**AUSGEWÄHLTER TEXT**
☆ ☆ ☆ ☆ ☆ ☆ ☆
Gewalttaten aus dem rechten Spektrum werden seit Jahrzehnten wie Betriebsunfälle behandelt. In Deutschland wie in den USA.

Smith & Wesson-Schießgerät bei einer Präsentation der NRA. Foto: dpa

E ine Frau starb, drei Männer wurden verletzt, als am Mittwoch ein Täter aus zunächst unbekannten Motiven im US-Bundesstaat Georgia das Feuer auf sie eröffnete. Schlagzeilen machte die Tat nicht einmal in den lokalen Medien.

Das muss man verstehen. Wollten Journalisten in den Vereinigten Staaten jeden Zwischenfall dieser Art ernst nehmen, dann kämen sie kaum noch hinterher. Weil es einfach zu viele gibt.

Ist „Zwischenfall“ in diesem Zusammenhang ein angemessenes Wort? Ja. Zumindest, wenn man sich aus der Diskussion heraushalten möchte, wie eine Schießerei im Großen und Ganzen einzuordnen ist.

Statistiken haben Auftraggeber. Die Parameter sagen einiges über diese Auftraggeber aus - und über die Ergebnisse, die sie sich jeweils wünschen. Eine der Fragen, um die es in den USA derzeit geht: Was ist eigentlich eine Massenschießerei?

Auf diese Frage gibt es viele Antworten. Eine US-Organisation, die für stärkere Kontrollen von Waffenbesitz kämpft, operiert mit einer Definition des Begriffs „Massenschießerei“, die ich überzeugend finde: Jedes Ereignis, bei dem vier oder mehr Leute durch den Gebrauch von Schusswaffen verletzt oder getötet werden.
☆ ☆ ☆ ☆ ☆ ☆ ☆
**BEREITGESTELLTES MATERIAL**

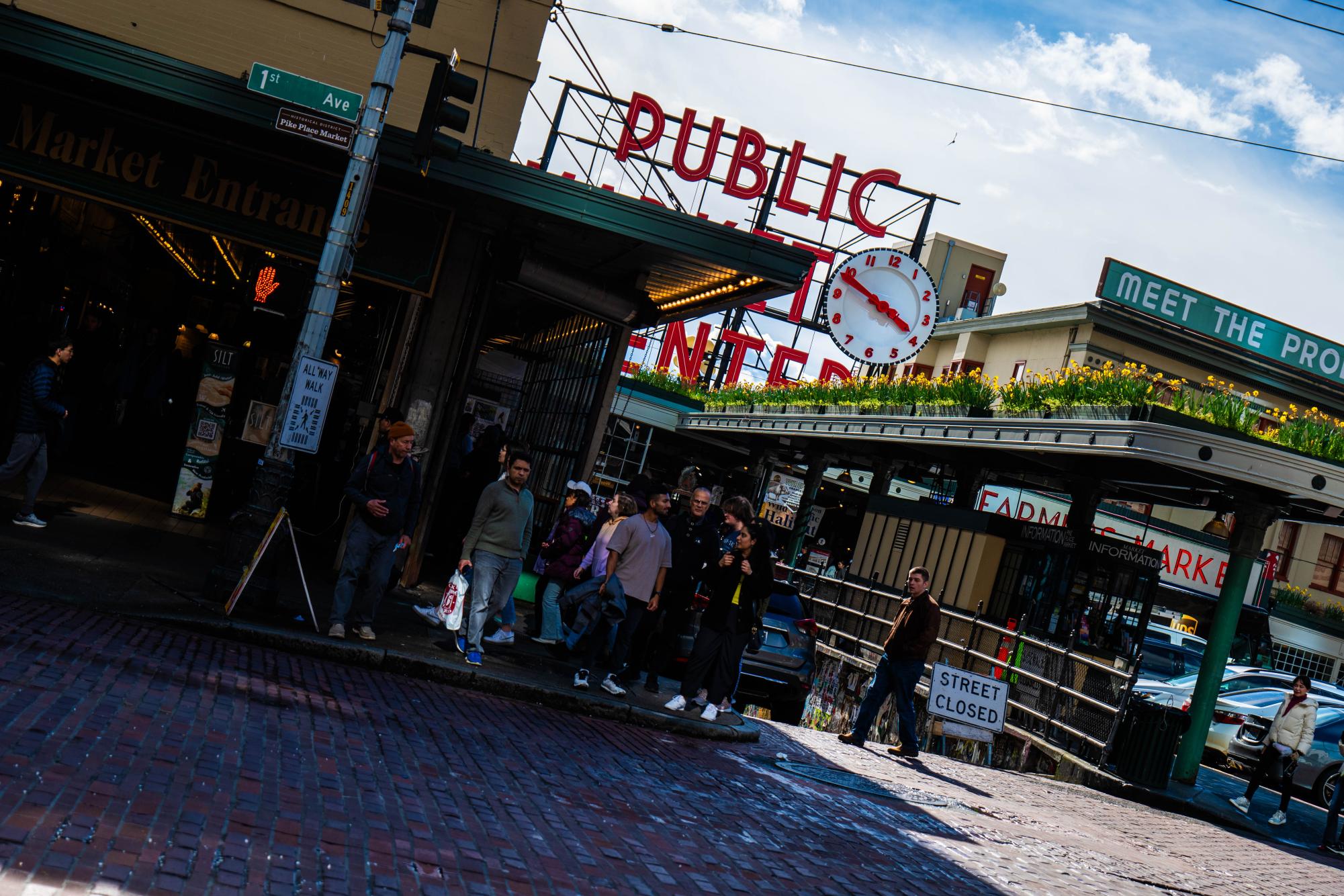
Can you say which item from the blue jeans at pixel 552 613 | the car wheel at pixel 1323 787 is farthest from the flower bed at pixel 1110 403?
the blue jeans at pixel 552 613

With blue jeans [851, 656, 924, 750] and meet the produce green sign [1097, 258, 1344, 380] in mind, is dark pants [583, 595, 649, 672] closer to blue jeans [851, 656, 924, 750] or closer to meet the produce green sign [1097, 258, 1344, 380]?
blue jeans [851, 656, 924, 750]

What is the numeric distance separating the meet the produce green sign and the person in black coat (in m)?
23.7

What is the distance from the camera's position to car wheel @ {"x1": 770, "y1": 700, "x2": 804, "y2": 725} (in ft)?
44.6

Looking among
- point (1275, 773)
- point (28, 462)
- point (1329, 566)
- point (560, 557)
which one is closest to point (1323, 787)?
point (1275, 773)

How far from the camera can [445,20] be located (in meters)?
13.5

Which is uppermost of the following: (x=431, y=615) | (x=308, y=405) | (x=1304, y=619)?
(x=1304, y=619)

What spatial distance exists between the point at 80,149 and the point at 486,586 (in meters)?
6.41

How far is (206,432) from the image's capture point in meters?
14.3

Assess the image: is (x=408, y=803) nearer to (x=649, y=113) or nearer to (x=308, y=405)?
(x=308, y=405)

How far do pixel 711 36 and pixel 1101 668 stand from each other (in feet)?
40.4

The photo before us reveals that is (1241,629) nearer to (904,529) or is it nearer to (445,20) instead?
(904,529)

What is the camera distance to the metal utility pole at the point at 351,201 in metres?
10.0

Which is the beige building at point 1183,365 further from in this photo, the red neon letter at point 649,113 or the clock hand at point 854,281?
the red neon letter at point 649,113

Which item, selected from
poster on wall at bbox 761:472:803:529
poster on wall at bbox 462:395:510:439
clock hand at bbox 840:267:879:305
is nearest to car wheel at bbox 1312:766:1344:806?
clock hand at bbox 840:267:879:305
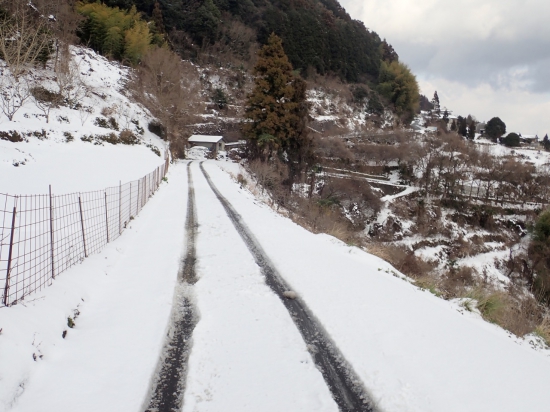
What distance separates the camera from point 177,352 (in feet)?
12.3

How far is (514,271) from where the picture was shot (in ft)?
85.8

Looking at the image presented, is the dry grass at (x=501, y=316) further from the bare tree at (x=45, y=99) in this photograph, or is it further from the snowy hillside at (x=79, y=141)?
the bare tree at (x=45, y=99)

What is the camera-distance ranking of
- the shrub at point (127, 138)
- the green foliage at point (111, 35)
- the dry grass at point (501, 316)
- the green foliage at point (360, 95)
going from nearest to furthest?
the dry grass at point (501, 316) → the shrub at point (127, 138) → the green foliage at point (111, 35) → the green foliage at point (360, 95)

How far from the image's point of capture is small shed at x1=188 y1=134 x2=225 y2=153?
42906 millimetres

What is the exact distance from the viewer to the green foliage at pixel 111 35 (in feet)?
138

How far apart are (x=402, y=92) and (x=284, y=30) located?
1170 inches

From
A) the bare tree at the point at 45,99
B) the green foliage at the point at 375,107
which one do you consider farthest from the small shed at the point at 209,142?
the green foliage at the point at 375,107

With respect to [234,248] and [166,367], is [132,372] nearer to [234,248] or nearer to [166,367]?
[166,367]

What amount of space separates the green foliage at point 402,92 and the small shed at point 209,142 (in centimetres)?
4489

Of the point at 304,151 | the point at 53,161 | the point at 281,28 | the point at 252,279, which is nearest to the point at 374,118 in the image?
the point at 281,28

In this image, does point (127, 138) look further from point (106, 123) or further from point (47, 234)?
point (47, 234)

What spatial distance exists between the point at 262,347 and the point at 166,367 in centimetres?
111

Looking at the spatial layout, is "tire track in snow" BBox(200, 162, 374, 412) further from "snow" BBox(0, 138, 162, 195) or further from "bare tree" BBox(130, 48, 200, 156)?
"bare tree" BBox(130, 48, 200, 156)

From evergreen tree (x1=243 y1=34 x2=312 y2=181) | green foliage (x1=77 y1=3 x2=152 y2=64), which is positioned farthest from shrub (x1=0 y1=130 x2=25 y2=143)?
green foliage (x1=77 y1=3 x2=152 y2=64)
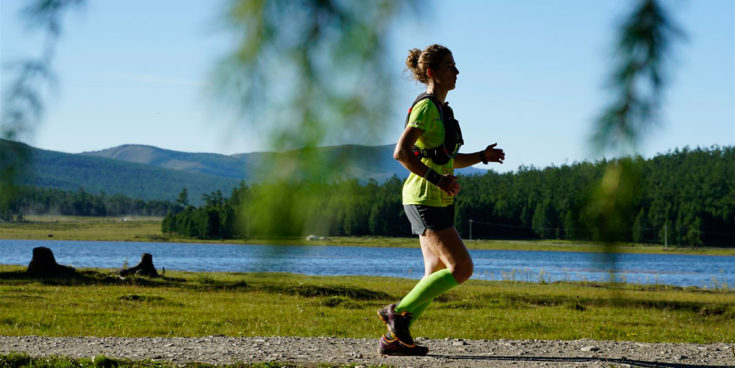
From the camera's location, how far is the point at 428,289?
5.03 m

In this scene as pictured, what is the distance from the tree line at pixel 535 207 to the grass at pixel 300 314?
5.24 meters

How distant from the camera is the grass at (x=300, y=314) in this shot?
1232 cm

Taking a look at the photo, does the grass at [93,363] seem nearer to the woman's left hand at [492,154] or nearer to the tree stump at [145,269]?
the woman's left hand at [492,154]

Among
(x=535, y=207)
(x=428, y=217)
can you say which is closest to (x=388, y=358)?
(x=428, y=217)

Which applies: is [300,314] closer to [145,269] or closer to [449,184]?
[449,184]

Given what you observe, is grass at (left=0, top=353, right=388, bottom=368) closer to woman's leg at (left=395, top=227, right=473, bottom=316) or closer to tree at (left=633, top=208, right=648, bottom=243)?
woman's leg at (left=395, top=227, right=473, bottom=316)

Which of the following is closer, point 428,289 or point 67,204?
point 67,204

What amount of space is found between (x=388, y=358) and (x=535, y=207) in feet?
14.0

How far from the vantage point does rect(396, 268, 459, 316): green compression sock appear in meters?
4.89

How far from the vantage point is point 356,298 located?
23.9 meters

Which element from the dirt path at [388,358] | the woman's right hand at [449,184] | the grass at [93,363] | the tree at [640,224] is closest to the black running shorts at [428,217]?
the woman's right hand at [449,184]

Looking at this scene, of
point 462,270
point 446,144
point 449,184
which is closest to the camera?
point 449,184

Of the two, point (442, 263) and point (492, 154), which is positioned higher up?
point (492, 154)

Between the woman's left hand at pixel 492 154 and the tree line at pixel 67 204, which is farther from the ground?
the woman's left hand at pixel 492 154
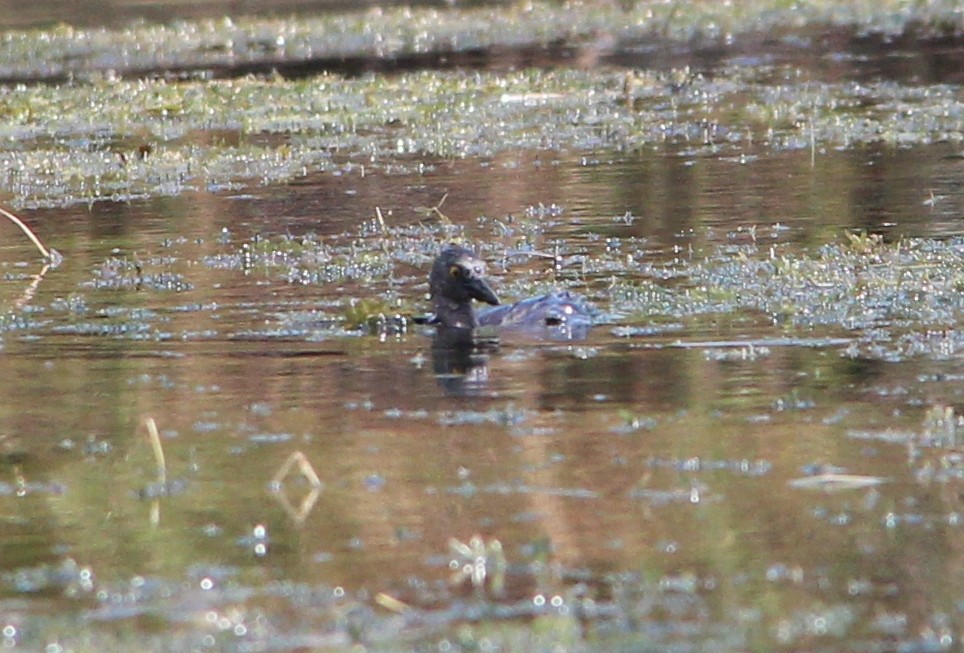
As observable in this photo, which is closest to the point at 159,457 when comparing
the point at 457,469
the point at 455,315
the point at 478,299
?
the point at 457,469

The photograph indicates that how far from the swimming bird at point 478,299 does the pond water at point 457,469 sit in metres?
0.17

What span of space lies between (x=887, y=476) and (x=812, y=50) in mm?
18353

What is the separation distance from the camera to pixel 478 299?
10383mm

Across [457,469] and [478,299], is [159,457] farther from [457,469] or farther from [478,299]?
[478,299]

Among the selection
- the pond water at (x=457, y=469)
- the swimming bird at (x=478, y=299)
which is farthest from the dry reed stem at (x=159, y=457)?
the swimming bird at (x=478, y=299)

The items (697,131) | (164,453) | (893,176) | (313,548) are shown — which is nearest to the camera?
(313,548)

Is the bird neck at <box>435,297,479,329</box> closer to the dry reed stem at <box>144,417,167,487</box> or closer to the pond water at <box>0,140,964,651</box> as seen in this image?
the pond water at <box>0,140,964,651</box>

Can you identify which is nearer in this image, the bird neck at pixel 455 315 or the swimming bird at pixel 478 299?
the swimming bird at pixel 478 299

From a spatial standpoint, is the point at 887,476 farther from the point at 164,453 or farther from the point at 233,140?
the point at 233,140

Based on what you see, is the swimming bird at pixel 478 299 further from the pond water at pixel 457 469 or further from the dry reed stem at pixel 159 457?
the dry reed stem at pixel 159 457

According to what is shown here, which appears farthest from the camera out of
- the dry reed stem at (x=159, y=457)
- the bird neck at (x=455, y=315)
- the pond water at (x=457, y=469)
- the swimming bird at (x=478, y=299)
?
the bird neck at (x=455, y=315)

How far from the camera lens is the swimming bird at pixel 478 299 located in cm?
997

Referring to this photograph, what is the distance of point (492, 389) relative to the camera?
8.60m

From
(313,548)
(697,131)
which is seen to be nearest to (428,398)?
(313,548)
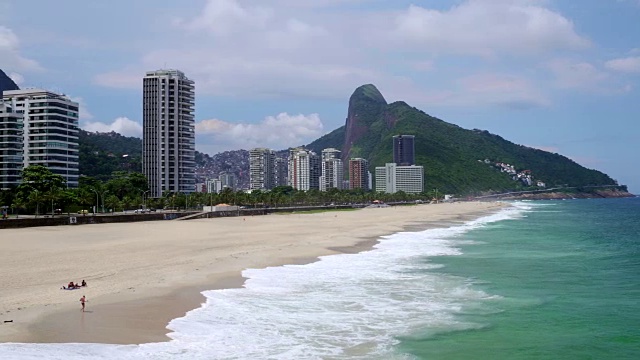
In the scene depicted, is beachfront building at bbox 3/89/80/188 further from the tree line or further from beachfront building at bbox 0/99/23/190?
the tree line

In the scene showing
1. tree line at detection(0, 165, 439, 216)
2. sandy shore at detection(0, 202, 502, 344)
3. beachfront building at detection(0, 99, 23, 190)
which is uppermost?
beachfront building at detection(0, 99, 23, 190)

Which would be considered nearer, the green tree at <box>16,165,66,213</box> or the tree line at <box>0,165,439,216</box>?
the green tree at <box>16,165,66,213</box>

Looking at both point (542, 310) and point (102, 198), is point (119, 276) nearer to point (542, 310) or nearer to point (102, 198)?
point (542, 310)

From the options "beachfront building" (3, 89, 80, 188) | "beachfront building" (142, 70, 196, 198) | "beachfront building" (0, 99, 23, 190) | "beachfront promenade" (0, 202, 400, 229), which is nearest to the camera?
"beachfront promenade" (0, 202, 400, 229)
☆ ☆ ☆ ☆ ☆ ☆ ☆
**FRAGEN ZUM MATERIAL**
[1] Beantworte zum Text über Waffengewalt diese Fragen:
(a) In welchem US-Bundesstaat eröffnete am Mittwoch ein Täter das Feuer?
(b) Wie viele Männer wurden dabei verletzt?
(c) Ab wie vielen durch Schusswaffen Verletzten oder Getöteten spricht die erwähnte US-Organisation von einer Massenschießerei?
[2] Welche Firmen, Verbände und Agenturen nennt der Text über Waffengewalt mit Namen?
[3] Schreib den Text über Waffengewalt nach seinem letzten Satz weiter.

**ANTWORTEN IN REIHENFOLGE**
[1]
(a) Georgia
(b) Drei
(c) Ab vier

[2] Smith & Wesson, NRA, dpa

[3]
Mehr Schießereien als Tage im Jahr

Bis zum vergangenen Mittwoch gab es dieser Organisation zufolge 2015 mehr Massenschießereien in den USA als Tage im Jahr vergangen waren. 355, um genau zu sein. In die Statistik ging auch die Gewalttat in Georgia ein. Ebenso wie das Massaker in San Bernardino wenige Stunden später, bei dem ein Paar in Kalifornien mindestens 14 Männer und Frauen getötet hat.

Die politische Rechte in den USA hat auf das Blutbad in Kalifornien mit einer Forderung nach Lockerung der Waffengesetze reagiert. Um die Möglichkeiten der Selbstverteidigung zu verbessern. Das war ebenso vorhersehbar wie – aus meiner Sicht – irre. Es tut mir Leid, aber eine sachlichere Beschreibung steht mir derzeit nicht zu Gebote.

Das hat jedoch nichts zu tun mit Gewalttaten in Europa und der Reaktion darauf. Oder? Wie man´s nimmt. Die Gemeinsamkeiten sind größer, als sie auf den ersten Blick erscheinen mögen.

Ein Schütze, der vor einigen Tagen in Colorado vor einer Abtreibungsklinik um sich geschossen und drei Menschen getötet hat, wurde als möglicherweise gestört beschrieben, als isoliert, als jemand, dessen Motiv unklar ist.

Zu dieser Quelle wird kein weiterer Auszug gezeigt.